Records from a collection:

◇ ◇ ◇

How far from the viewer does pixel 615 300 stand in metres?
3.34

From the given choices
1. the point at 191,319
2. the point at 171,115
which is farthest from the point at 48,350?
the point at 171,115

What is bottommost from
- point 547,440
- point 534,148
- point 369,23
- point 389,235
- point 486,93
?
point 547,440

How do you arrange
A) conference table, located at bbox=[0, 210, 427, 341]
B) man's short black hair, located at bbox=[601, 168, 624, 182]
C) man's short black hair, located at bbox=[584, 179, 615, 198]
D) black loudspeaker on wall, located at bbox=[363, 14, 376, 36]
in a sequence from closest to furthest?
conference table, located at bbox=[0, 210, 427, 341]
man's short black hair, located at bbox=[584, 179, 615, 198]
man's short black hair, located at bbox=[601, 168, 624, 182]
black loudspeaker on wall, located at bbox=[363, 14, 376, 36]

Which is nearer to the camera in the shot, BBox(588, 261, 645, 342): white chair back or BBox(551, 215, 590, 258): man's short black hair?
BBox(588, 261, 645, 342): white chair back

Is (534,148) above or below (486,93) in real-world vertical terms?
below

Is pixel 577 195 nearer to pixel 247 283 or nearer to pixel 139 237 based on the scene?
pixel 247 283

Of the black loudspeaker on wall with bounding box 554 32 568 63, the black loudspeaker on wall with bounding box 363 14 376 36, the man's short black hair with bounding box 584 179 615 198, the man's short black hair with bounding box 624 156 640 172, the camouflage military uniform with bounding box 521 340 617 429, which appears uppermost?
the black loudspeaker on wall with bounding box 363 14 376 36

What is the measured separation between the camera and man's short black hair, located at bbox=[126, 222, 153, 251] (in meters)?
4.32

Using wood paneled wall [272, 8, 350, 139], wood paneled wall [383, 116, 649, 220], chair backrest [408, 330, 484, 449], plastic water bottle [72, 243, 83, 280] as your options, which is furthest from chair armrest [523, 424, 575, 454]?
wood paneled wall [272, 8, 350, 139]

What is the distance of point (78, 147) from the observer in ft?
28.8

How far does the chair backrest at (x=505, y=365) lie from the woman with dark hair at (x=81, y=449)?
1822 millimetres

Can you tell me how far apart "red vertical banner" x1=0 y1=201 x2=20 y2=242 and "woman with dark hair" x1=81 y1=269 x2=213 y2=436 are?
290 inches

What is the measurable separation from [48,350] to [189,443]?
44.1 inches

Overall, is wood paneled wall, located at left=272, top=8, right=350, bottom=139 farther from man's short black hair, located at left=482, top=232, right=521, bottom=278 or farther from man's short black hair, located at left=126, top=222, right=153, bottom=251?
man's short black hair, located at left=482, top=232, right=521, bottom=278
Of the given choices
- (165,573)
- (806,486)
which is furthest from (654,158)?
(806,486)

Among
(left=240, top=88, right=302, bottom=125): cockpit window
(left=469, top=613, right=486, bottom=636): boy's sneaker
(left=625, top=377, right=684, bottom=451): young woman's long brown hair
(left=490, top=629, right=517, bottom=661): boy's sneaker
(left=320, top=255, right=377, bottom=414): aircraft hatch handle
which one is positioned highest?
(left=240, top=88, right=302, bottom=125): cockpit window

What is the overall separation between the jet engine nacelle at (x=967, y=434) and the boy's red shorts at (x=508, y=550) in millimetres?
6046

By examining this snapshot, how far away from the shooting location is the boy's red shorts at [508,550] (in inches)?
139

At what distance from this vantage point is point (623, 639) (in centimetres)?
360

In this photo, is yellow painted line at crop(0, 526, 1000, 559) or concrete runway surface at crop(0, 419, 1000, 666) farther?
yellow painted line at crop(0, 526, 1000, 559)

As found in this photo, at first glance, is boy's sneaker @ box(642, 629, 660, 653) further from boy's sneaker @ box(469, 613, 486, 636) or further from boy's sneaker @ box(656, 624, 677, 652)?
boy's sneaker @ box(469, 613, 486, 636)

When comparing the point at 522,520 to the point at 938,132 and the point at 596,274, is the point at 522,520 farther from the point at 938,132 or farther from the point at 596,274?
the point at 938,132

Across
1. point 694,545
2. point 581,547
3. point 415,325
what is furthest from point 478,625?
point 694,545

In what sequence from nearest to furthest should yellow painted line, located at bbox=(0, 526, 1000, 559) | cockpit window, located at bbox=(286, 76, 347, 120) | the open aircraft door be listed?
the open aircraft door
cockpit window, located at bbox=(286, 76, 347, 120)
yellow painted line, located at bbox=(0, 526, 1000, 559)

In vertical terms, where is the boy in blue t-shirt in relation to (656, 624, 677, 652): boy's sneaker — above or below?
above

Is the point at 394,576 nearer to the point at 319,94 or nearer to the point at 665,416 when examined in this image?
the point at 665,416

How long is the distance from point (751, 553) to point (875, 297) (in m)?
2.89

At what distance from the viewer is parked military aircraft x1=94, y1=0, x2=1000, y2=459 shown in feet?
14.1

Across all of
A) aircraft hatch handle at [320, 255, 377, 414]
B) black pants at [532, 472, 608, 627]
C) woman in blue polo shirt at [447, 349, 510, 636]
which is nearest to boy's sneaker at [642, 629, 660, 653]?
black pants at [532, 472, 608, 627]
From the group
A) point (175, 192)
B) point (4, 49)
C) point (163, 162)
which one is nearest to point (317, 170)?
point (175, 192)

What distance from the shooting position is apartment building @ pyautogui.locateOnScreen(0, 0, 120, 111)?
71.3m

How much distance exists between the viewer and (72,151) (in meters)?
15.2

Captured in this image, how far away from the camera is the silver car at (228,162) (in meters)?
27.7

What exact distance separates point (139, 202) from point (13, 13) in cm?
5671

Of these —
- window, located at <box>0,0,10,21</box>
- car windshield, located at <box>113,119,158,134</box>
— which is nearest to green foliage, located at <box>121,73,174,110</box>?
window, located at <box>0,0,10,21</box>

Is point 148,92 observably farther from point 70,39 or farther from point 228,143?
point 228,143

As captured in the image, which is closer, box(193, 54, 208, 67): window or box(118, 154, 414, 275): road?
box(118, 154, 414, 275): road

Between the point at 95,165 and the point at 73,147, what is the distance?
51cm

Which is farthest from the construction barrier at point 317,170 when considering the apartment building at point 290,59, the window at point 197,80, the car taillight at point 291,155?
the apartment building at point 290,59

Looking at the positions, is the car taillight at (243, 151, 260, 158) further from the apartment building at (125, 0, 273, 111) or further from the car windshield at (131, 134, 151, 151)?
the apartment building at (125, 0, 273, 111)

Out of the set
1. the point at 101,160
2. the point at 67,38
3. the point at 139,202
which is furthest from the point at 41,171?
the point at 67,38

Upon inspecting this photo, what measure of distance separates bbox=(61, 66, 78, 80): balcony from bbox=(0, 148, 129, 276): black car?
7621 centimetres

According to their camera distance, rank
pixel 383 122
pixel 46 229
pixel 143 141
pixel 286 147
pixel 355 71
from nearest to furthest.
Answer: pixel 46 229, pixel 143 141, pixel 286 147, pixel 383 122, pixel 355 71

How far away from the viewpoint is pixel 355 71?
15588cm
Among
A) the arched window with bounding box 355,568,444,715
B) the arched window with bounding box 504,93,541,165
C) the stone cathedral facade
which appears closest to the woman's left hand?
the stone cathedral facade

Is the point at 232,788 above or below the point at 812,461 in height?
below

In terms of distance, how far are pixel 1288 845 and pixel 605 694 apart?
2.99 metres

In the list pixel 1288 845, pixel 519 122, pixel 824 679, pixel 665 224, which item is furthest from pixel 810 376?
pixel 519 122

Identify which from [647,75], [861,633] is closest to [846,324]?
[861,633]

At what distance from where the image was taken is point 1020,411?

◇ ◇ ◇

Count the lines in the records above that contain the string "windshield". Give only the number.

2